:: The request ::
Output the lines of the records as a Markdown table with the columns "Row" and "Line," starting with the line that contains "How much space" and going on through the end of the records. Leave out blank lines.

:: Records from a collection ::
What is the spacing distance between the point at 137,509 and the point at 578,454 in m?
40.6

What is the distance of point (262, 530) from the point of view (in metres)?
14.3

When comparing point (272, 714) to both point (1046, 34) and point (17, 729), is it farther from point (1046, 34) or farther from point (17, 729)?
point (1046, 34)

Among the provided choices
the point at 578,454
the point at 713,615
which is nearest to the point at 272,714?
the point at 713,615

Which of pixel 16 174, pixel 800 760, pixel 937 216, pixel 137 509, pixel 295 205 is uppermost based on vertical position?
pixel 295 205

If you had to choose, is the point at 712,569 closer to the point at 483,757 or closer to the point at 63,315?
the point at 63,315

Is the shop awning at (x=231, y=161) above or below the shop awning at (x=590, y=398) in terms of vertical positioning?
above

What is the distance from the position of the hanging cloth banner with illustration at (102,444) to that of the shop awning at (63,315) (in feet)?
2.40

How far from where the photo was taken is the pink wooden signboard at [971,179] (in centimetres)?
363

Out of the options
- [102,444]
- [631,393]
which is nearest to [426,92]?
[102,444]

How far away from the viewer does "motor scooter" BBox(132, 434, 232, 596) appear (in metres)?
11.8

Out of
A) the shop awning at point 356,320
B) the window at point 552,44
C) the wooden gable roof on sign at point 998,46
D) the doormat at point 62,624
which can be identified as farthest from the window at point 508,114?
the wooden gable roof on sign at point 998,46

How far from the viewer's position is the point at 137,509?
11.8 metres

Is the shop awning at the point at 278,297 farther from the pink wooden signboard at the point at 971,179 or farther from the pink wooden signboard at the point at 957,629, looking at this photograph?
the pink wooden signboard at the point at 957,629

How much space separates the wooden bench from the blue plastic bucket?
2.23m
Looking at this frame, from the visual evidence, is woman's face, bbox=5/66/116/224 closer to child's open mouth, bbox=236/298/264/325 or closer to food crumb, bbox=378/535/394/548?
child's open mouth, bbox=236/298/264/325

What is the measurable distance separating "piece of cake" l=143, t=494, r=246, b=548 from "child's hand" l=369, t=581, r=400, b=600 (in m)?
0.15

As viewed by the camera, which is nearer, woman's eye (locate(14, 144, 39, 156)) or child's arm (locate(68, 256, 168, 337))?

:: The answer ::
| Row | Line |
|---|---|
| 1 | How much space separates the wooden bench from the blue plastic bucket? |
| 2 | 2.23m |
| 3 | Looking at this frame, from the visual evidence, is woman's face, bbox=5/66/116/224 closer to child's open mouth, bbox=236/298/264/325 or closer to food crumb, bbox=378/535/394/548? |
| 4 | child's open mouth, bbox=236/298/264/325 |
| 5 | What is the measurable distance separating "piece of cake" l=143, t=494, r=246, b=548 from "child's hand" l=369, t=581, r=400, b=600 (in m)? |
| 6 | 0.15 |
| 7 | As viewed by the camera, which is nearer, woman's eye (locate(14, 144, 39, 156)) or child's arm (locate(68, 256, 168, 337))? |